ROMA – A agricultura é um dos empreendimentos mais antigos e de maior alcance do mundo. Satisfazer a crescente procura de alimentos da população global – prevê-se que atinja os 10 mil milhões até 2050 – no meio da aceleração das alterações climáticas constitui um ato de equilíbrio sem precedentes que requer engenho humano, boa governação e tecnologia.

A última vez que o setor agrícola passou por uma mudança sísmica como esta foi quando novas tecnologias, tais como trigo de alto rendimento e sementes de arroz, fertilizantes químicos e tecnologias de irrigação, deram início à Revolução Verde na década de 1960. Nas três décadas que se seguiram, a produção de cereais, numa Ásia propensa à fome, duplicou e o trigo e o arroz ficaram mais baratos, embora a população tenha aumentado 60% durante esse período.

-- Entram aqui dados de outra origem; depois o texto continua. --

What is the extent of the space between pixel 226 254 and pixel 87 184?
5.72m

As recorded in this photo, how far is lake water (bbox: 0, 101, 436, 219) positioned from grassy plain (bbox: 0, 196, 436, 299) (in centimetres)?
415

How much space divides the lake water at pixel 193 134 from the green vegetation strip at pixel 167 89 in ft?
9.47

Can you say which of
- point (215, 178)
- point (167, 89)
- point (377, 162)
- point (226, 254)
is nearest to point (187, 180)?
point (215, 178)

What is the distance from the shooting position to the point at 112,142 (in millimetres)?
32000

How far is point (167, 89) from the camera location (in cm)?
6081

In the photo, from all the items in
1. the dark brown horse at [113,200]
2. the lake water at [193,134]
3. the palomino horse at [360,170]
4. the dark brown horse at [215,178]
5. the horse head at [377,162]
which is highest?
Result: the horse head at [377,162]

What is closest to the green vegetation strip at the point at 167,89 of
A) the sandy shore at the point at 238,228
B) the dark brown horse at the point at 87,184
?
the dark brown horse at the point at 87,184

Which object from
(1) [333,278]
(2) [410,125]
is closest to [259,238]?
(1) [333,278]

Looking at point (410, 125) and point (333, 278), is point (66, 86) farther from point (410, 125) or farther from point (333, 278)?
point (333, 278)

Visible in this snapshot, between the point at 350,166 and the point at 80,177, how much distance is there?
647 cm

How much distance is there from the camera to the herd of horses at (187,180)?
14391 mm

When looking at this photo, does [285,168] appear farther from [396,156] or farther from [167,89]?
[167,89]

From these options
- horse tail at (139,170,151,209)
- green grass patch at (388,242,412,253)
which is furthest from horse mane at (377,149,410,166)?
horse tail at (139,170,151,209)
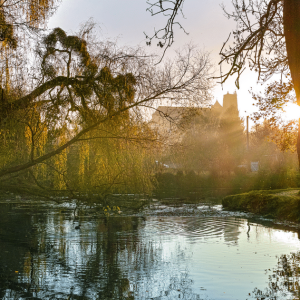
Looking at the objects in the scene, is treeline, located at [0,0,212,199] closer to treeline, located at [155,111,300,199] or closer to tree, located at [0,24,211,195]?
tree, located at [0,24,211,195]

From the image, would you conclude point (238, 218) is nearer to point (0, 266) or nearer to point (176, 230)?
point (176, 230)

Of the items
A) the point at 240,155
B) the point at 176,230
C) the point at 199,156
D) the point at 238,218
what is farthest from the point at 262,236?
the point at 240,155

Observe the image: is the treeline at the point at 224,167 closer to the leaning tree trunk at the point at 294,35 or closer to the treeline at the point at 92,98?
the treeline at the point at 92,98

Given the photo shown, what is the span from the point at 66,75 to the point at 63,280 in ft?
18.5

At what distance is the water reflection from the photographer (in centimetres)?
559

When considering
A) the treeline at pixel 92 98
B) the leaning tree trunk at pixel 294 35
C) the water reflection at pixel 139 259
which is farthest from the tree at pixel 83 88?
the leaning tree trunk at pixel 294 35

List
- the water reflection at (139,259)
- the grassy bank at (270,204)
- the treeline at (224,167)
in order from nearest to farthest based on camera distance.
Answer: the water reflection at (139,259) < the grassy bank at (270,204) < the treeline at (224,167)

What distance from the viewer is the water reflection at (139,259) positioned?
5.59 meters

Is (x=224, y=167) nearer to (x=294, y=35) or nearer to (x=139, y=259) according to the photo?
(x=139, y=259)

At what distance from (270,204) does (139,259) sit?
9.58 m

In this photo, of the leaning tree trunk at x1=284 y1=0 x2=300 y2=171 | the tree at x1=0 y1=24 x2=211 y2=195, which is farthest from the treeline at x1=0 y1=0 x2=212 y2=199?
the leaning tree trunk at x1=284 y1=0 x2=300 y2=171

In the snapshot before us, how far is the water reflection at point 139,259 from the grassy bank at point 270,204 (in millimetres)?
1623

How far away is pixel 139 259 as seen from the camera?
7.71 m

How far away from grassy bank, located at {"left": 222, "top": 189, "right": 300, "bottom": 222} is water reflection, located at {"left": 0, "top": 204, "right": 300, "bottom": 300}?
1.62 meters
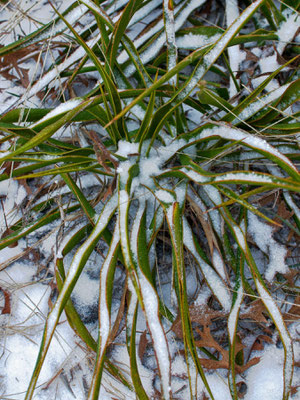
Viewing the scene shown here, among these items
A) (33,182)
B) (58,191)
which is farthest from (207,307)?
(33,182)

Infelizmente, a Revolução Verde trouxe consigo uma série de custos ambientais. Regulamentações pouco firmes e subsídios generosos desbarataram os fertilizantes e pesticidas, e os agricultores, sem formação, usaram-nos excessivamente, deixando os solos danificados e as vias fluviais poluídas. À medida que novas culturas foram surgindo, foram-se perdendo variedades de plantas tradicionais, contribuindo para a perda de biodiversidade.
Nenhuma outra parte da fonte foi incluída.